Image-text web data
▶

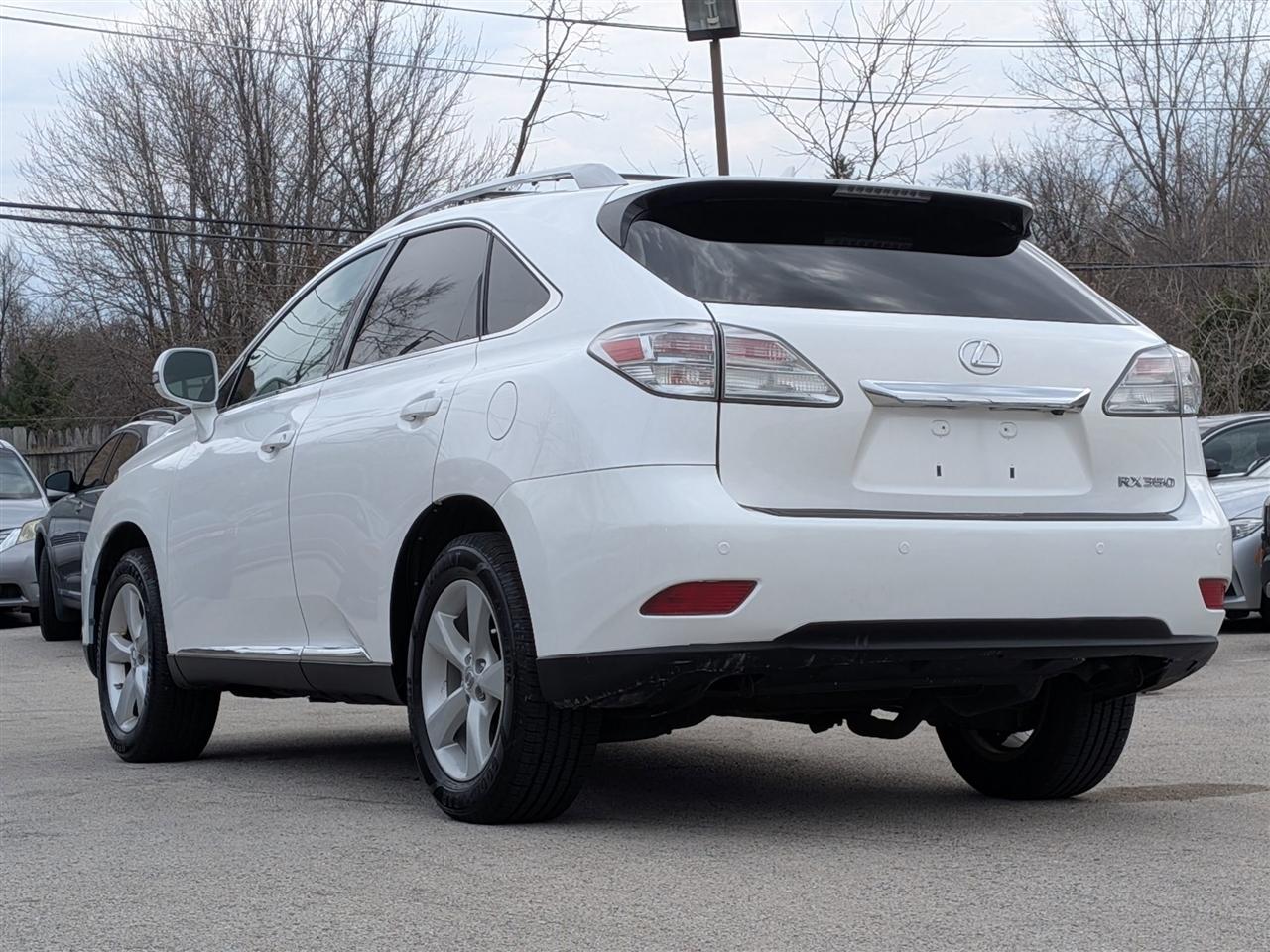 Lexus RX 350 4D SUV AWD 2011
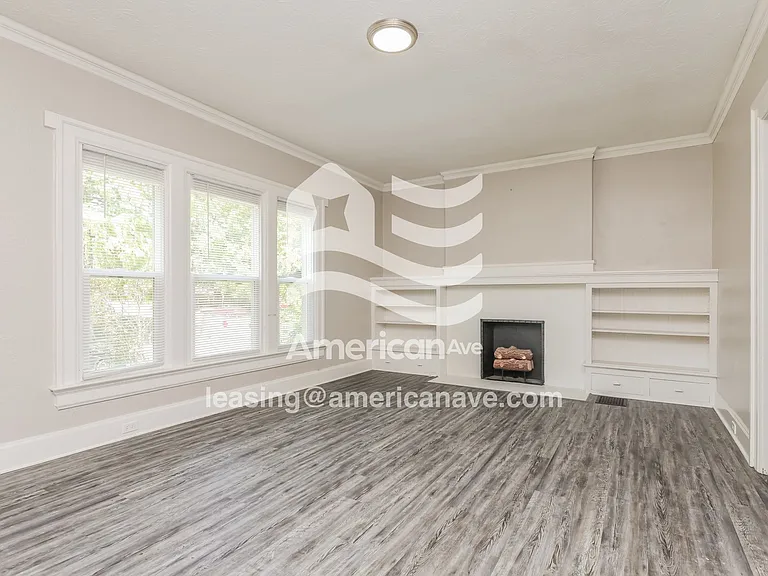 1517524_003_living_room_13908999.jpg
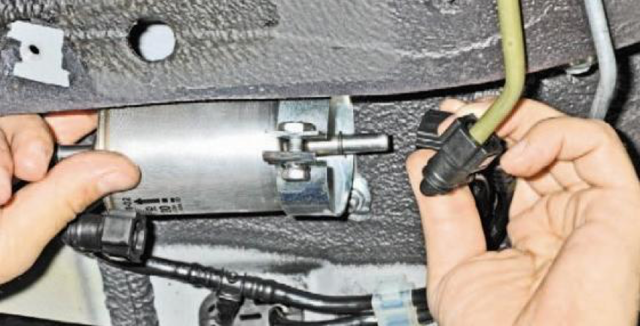 Топливный фильтр Шевроле Нива: где находится, замена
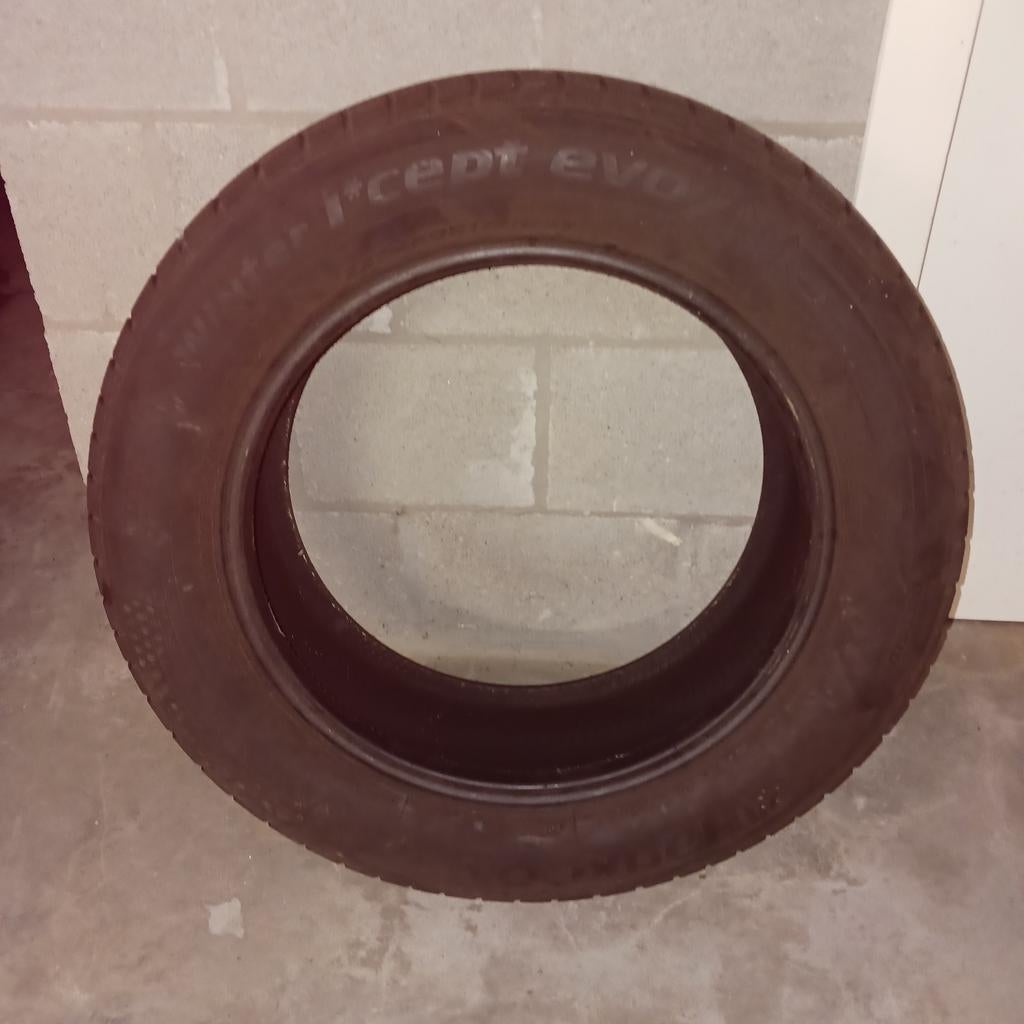 Winterbanden 2 stuks, Auto-onderdelen, Ophalen, Gebruikt, 17 inch, Winterbanden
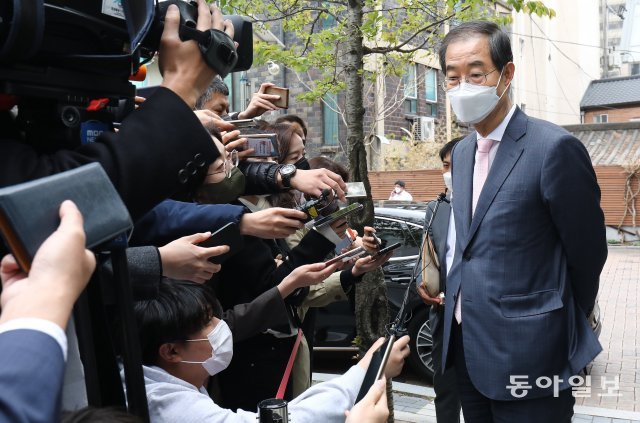 한덕수 국무총리 후보자가 14일 오후 서울 종로구 통의동 제20대 대통령직인수위원회에서 나온 뒤 취재진 질문에 답하고 있다. 장승윤 기자 tomato99@donga.com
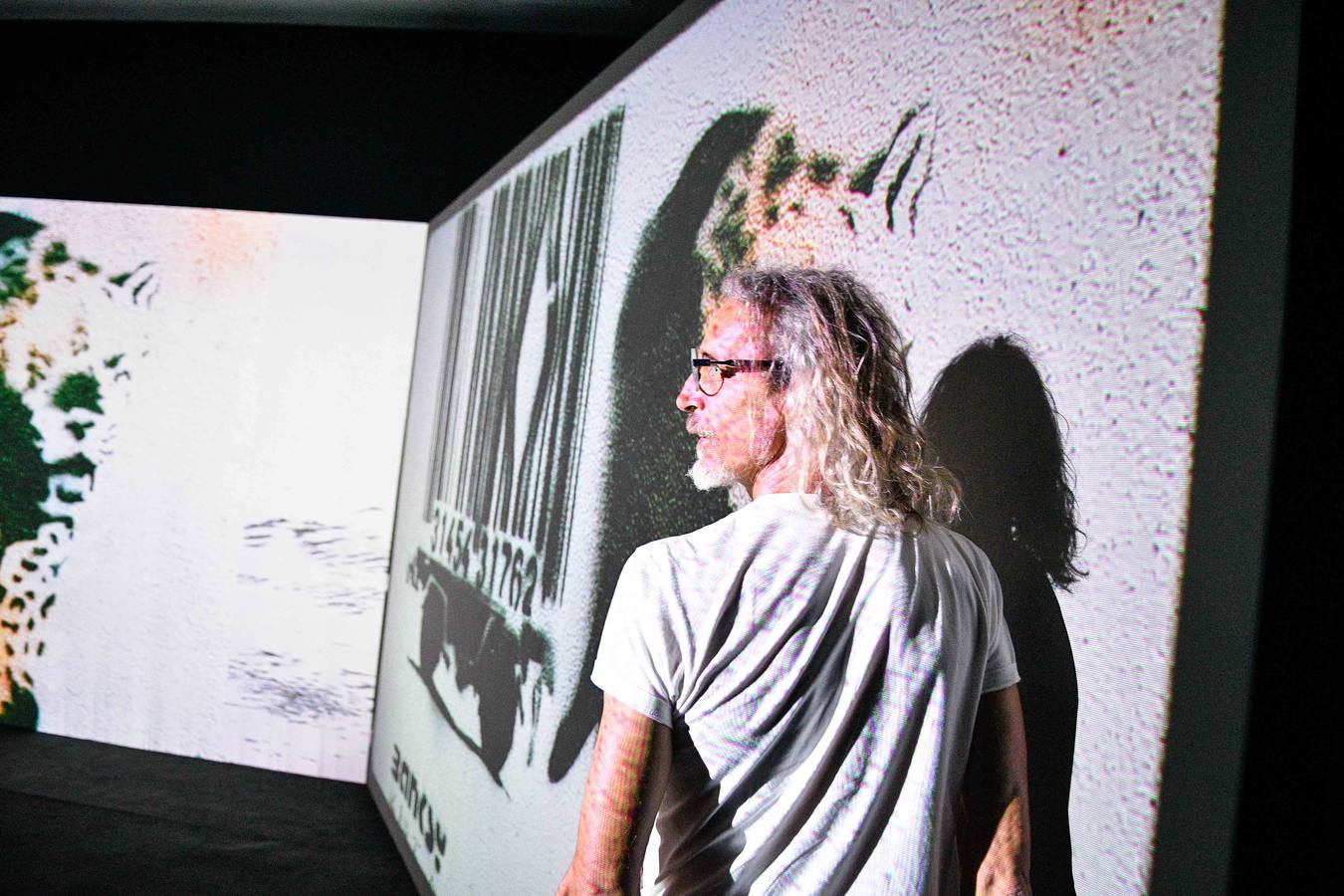 La Térmica vivió en la noche del jueves la inauguración de la exposición 'Banksy, The art of protest'', una muestra que constituye un hito en la historia de este espacio. Satisfacción y buen rollo entre obras de esta celebridad del grafiti que ha firmado obras a lo largo y ancho del mundo.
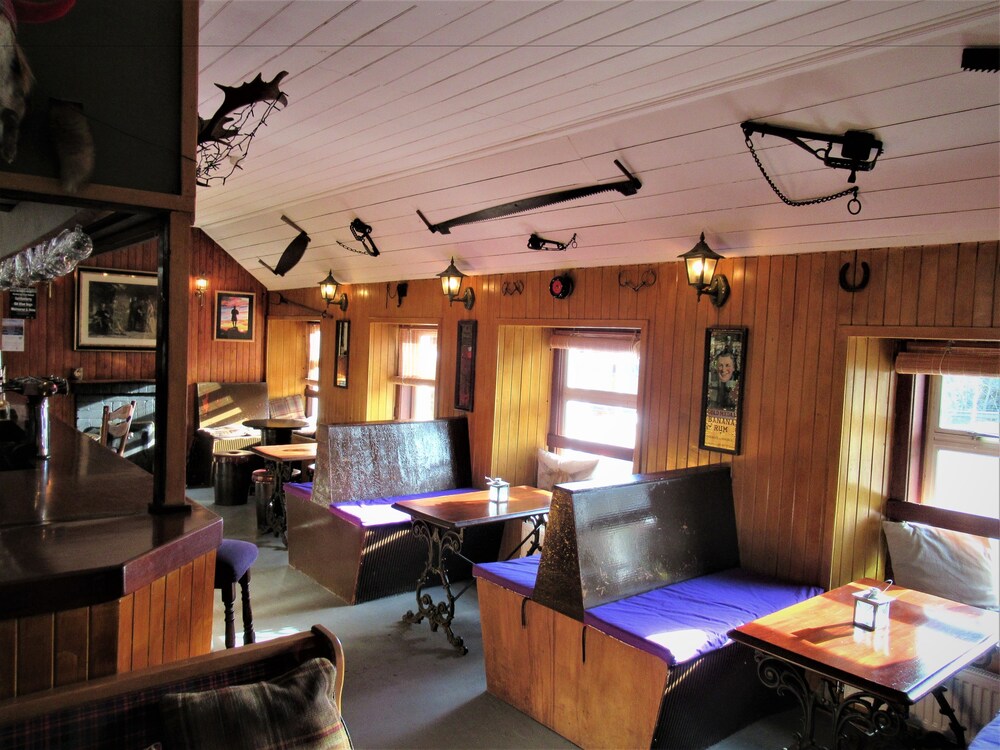 Hotel Bar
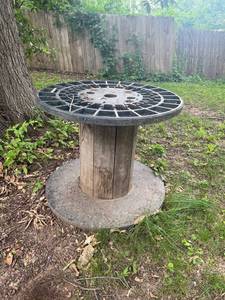 lot 1272 image: Large Wooden Spool - 3ft x 28in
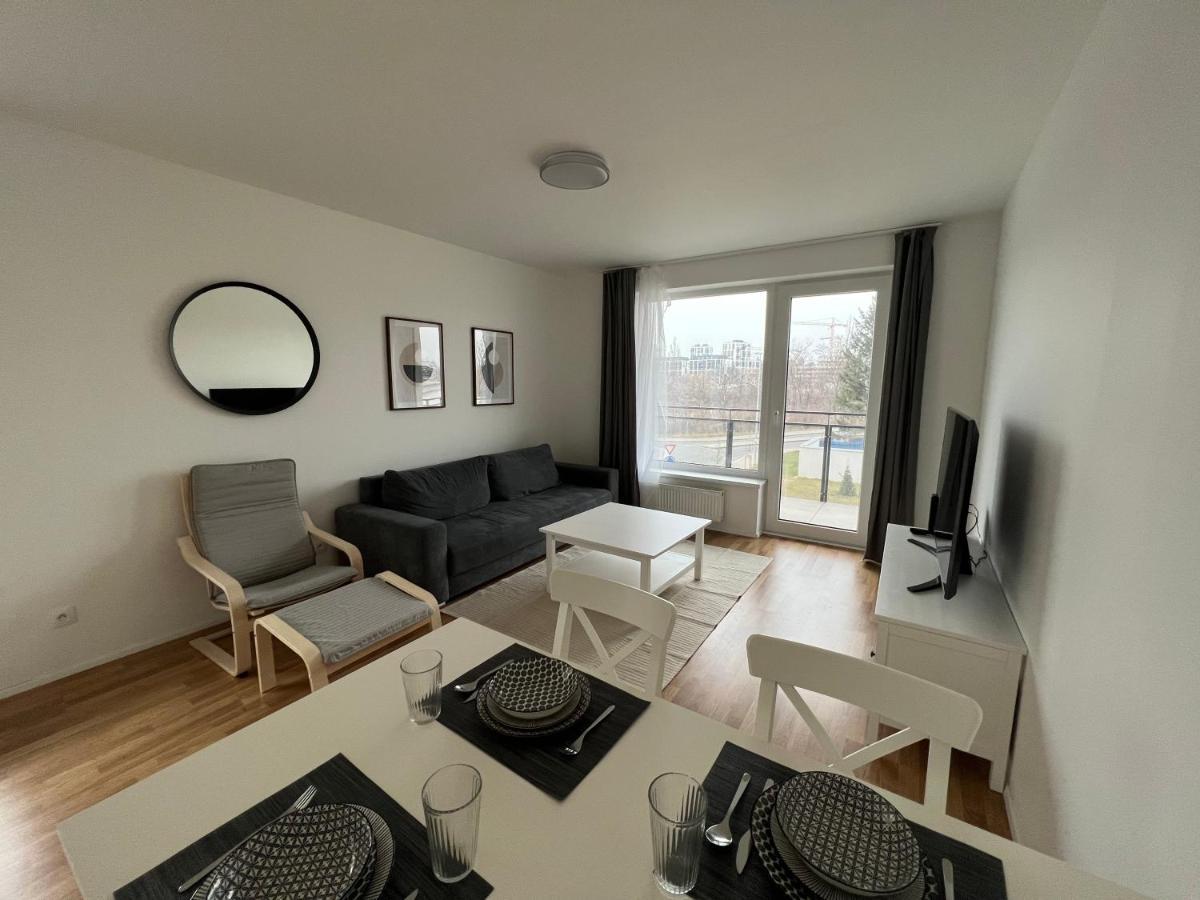 The Dante Prague - Family And Friends Apartments, Free Parking Esterno foto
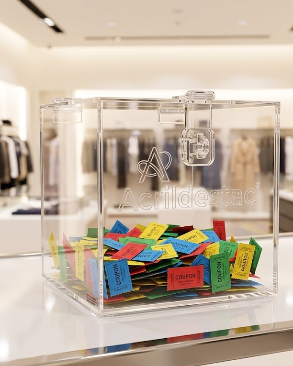 Urna de acrilico Cristal 15x15cm alt Quadrada Cubo sorteios e doações 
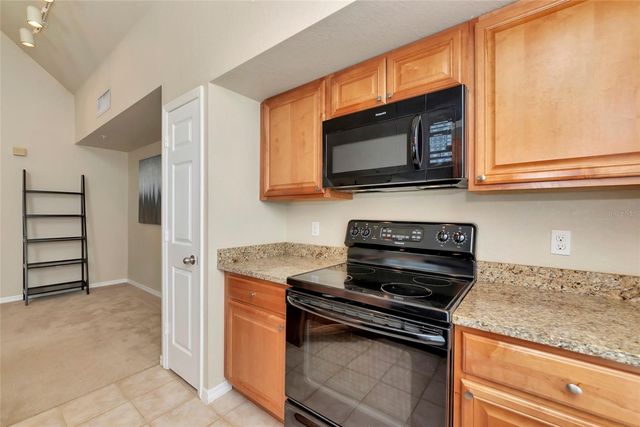 5560 ROSEHILL ROAD 201, Sarasota, FL 34233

◀

- [WHAT IS REQUIRED]: Extract the text of every entry above, word for word and in order, one entry per line. Leave out the pictures.

- [EXPECTED OUTPUT]:
 Lexus RX 350 4D SUV AWD 2011
 1517524_003_living_room_13908999.jpg
 Топливный фильтр Шевроле Нива: где находится, замена
 Winterbanden 2 stuks, Auto-onderdelen, Ophalen, Gebruikt, 17 inch, Winterbanden
 한덕수 국무총리 후보자가 14일 오후 서울 종로구 통의동 제20대 대통령직인수위원회에서 나온 뒤 취재진 질문에 답하고 있다. 장승윤 기자 tomato99@donga.com
 La Térmica vivió en la noche del jueves la inauguración de la exposición 'Banksy, The art of protest'', una muestra que constituye un hito en la historia de este espacio. Satisfacción y buen rollo entre obras de esta celebridad del grafiti que ha firmado obras a lo largo y ancho del mundo.
 Hotel Bar
 lot 1272 image: Large Wooden Spool - 3ft x 28in
 The Dante Prague - Family And Friends Apartments, Free Parking Esterno foto
 Urna de acrilico Cristal 15x15cm alt Quadrada Cubo sorteios e doações 
 5560 ROSEHILL ROAD 201, Sarasota, FL 34233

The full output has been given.